It hasn’t been an easy election year for anyone, especially pastors attempting to lead an increasingly polarized congregation. Even though many churches choose to keep politics separated from the typical Sunday morning, the current cultural landscape can’t help but cross over into the church, and usually not in a way that feels very comfortable to pastors encouraging their people to follow the path of Jesus.
On one hand there’s Hillary Clinton, whose views on abortion, gay marriage and religious freedom have made her a non-option for many evangelical voters. On the other hand is Donald Trump, who, as we wrote previously, is unprecedented in his proud disregard for the “Judeo-Christian values” evangelicals consider core to American society.
All this leads to an unusual amount of interest in tonight’s vice presidential debate between Democrat Tim Kaine and Republican Mike Pence. For evangelicals there’s a lot to like about both candidates, at least in comparison to the presidential options, especially when it comes to their faith.
To prepare, here’s a brief primer on the Christian beliefs of both candidates.

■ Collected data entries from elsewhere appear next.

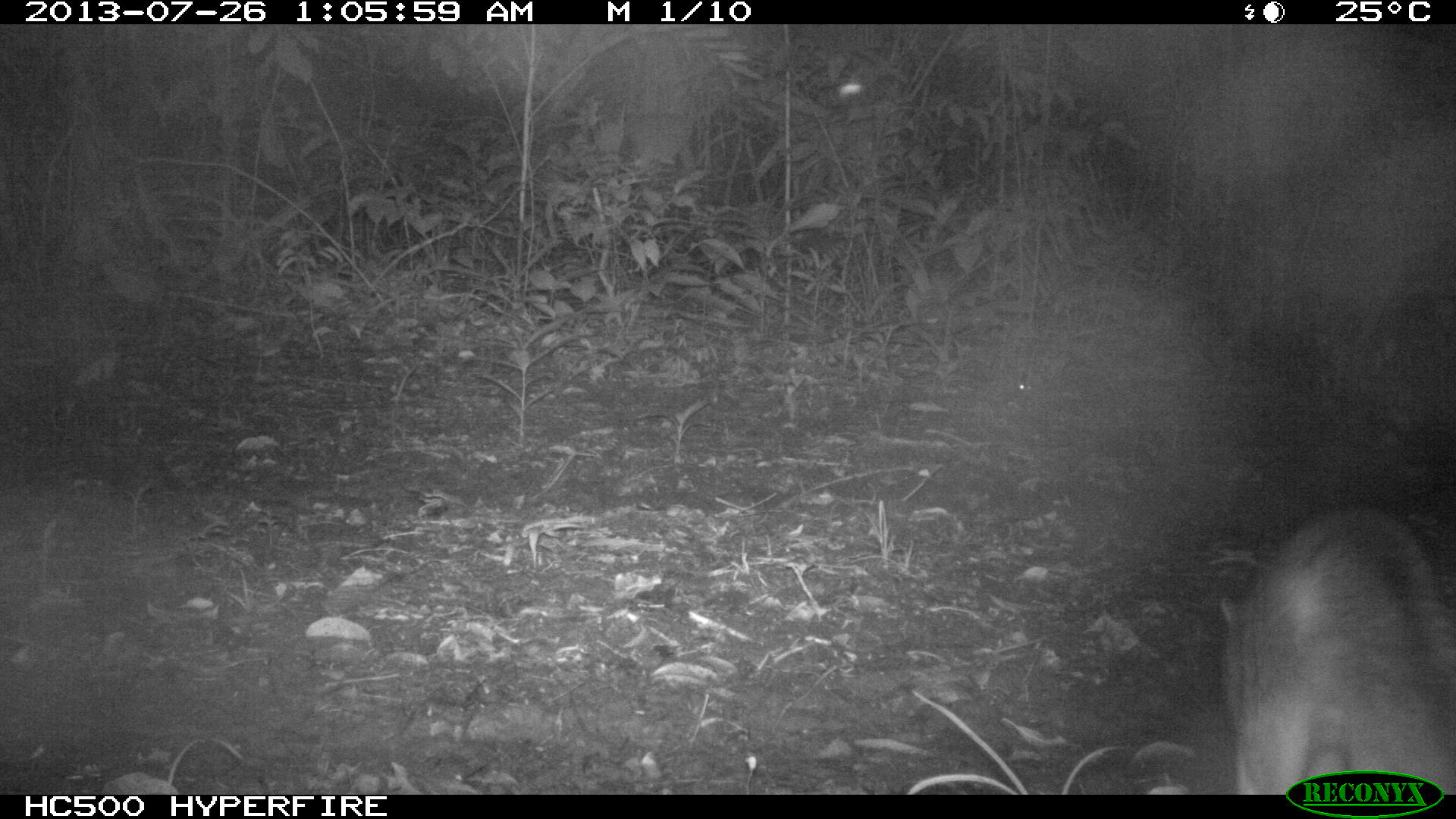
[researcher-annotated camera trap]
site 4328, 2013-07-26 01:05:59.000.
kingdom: Animalia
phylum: Chordata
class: Mammalia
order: Carnivora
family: Canidae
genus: Urocyon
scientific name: Urocyon cinereoargenteus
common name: gray fox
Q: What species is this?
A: Urocyon cinereoargenteus (gray fox).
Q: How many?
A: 1.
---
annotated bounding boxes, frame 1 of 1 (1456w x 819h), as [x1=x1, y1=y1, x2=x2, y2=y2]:
urocyon cinereoargenteus: [x1=1221, y1=512, x2=1455, y2=794]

One of the pivotal experiences in Tim Kaine’s life was a nine-month Jesuit mission trip he took to Honduras at the age of 22. “I’ve been very plain about my time in Honduras and about how important my own spiritual life is to me as my big motivator in this,” Mr. Kaine said in an interview.
Kaine grew up in a devout Catholic family, started a men’s group in his local parish, and says his faith is central to everything he does. “My faith position is a Good Samaritan position of trying to watch out for the other person. I do what I do for spiritual reasons. I’m always thinking about the momentary reality but also how it connects with bigger matters of what’s important in life.”
However, Kaine believes there are some areas where his faith and politics do stay separate, most notably with abortion. On Meet the Press Kaine said, “I have taken the position, which is quite common among Catholics—I have got a personal feeling about abortion, but the right rule for government is to let women make their own decisions.”
Kaine also is anti-death penalty and yet upheld numerous executions while governor of Virginia. “How many of us are in the church and are deeply serious about our faith and agree with 100 percent of church doctrine?” Kaine asked the National Catholic Reporter in August. “I would argue very few Catholics are in that position. We’re all working out our salvation with fear and trembling.”
One of Pence’s signature lines is he’s a “Christian, conservative and Republican, in that order.” He recently said he was “overwhelmed with gratitude” that “Jesus had died for all the sins of the world, [and] somewhere in there he died for me.” Pence, who grew up Catholic, converted to evangelical Christianity in college while attending a non-denominational campus group. He has since described himself as a “a born-again, evangelical Catholic.”
As a member of Congress, Pence opposed abortion right expansion and stem-cell research, pushed a constitutional amendment against gay marriage, and briefly cut off funding to Planned Parenthood. He supports Israel and considers doing so directly connected to his faith. And as governor, Pence supported Indiana’s Religious Freedom Restoration Act, allowing businesses to refuse offering services to people based on their religious beliefs. However, when multiple businesses threatened to boycott the state, Pence ultimately reversed his decision.
As governor Pence also came into conflict with both evangelical and Catholic churches when he drew a hard line in the sand on the refugee crisis, refusing any state support to them. When the archdiocese defied the law and welcomed a Syrian family to the city, Pence relented and allowed the family to use government services for support.
WHAT TO EXPECT FROM THE DEBATE
It is hard to overstate how tonally different tonight’s event should be from the Clinton-Trump debate. Both Kaine and Pence have a track record of being fairly subdued and polite (some might say boring). But considering how discouraging the election process has been so far, a somewhat civil exchange of ideas between two candidates who take their faith seriously might be a breath of fresh air.